Wird nur die Teilung des Grundstücks beantragt, würde das Grundbuch durch deren Eintragung allein
unrichtig. Denn im Grundbuch würde sich der Herrschvermerk auf beide durch Teilung entstandenen
Grundstücke beziehen (Meikel/Böttcher GBO 11. Aufl. § 9 Rn. 31). Das Grundbuchamt muss nämlich bei
Veränderungen von subjektivdinglichen Rechten gemäß § 7 Abs. 6 GBV in den Spalten 5 bzw. 7 auf die
Nummer des von der Eintragung betroffenen Rechts verweisen. Das Grundbuch würde nach der Teilung
mithin verlautbaren, dass das Forstrecht nun zugunsten beider Grundstücke besteht. Tatsächlich ist
materiellrechtlich nach Art. 2 FoRG nur das Anwesen mit Haus- und Hofstatt berechtigt.

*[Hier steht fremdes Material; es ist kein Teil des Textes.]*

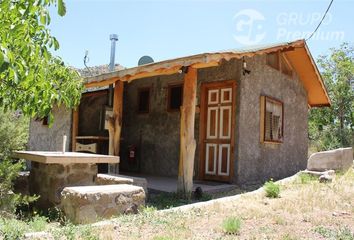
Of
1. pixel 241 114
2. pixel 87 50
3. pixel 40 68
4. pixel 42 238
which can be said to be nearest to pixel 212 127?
pixel 241 114

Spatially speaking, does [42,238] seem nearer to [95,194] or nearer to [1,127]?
[95,194]

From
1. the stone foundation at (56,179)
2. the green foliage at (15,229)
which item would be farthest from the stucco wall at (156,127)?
the green foliage at (15,229)

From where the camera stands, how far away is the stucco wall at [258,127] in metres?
9.08

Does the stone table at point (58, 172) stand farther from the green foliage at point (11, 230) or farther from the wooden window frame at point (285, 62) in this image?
the wooden window frame at point (285, 62)

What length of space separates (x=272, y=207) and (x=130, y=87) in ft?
23.4

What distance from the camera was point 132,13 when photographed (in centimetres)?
1084

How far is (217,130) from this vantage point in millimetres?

b) Nach dem Legalitätsprinzip darf das Grundbuchamt Eintragungen nicht vornehmen, wenn es damit
sehenden Auges das Grundbuch unrichtig machen würde (Demharter GBO 32. Aufl. Einl. Rn. 1). Daher ist
das Grundbuchamt - entgegen der Ansicht des Beteiligten - gehindert, die Eintragung ohne gleichzeitige
Löschung des Forstrechts auf dem nach Teilung nicht mehr herrschenden Grundstück vorzunehmen.
Eine Berichtigung nach § 9 Abs. 2 GBO von Amts wegen - wie vom Beteiligten vorgeschlagen - setzt voraus,
dass ein subjektivdingliches Recht eingetragen ist, das eine Änderung oder Aufhebung erfahren hat. Zwar
zählen Forstrechte zu subjektivdinglichen Rechten (Meikel/Böttcher § 9 Rn. 12). Von einer Änderung wäre
aber nur auszugehen, wenn sich der Inhalt des subjektivdinglichen Rechts geändert hätte (Bayer/Lieder in
Bauer/Schaub GBO 4.Aufl. § 9 Rn. 21a). Davon kann auch auszugehen sein, wenn das Recht an einem Teil
des belasteten Grundstücks aufgehoben und dies eingetragen wird (Demharter § 9 Rn. 12).
Eine (teilweise) Aufhebung der Forstrechte ist vorliegend nicht erfolgt. Auch von einer Änderung im Sinne
des § 9 Abs. 2 GBO kann nicht ausgegangen werden; wenn nämlich eine Grunddienstbarkeit nach § 1025
Satz 2 BGB im Hinblick auf den abgetrennten Teil des herrschenden Grundstücks erlischt, liegt keine
Inhaltsänderung vor. In den Fällen der Teilung des herrschenden Grundstücks wird nach allgemeiner
Meinung die Berichtigung nach §§ 22, 29 GBO für nötig gehalten (vgl. Hügel/Wilsch GBO 4. Aufl. § 9 Rn.
61).

Ergibt sich aus den Grundakten nicht schon die mit der Teilung eintretende Unrichtigkeit des Grundbuchs
nach § 29 GBO, hat das Grundbuchamt die beantragte Eintragung vorzunehmen. In der Folge wird das
Grundbuchamt ein Recht, das lediglich auf einem der abgeteilten Grundstücke lastet, im Hinblick auf die
anderen belasteten Grundstücke nur zu löschen haben, wenn ein entsprechender Antrag nach §§ 13, 22, 29
GBO gestellt wird.

Stellt das Grundbuchamt allerdings beim Vollzug der Teilung aus den Eintragungsunterlagen und dem Inhalt
der Grundakten fest, dass eine Dienstbarkeit mit der Teilung auf einem abzuschreibenden Grundstück
erlischt, da dieser außerhalb des Bereichs der Rechtsausübung liegt, kann das Grundbuchamt die
Übernahme des Herrschvermerks bei dem neuen Grundstück unterlassen (Bayer/Lieder in Bauer/Schaub §
9 Rn. 9b). Dieses Unterlassen stellt sich allerdings rechtlich als Löschung dar, selbst wenn mit der Teilung
nicht auch eine Abschreibung des Grundstücks erfolgt (vgl. § 46 Abs. 2 GBO); denn es kommt zu einer
Reduzierung des als berechtigt vermerkten Grundes.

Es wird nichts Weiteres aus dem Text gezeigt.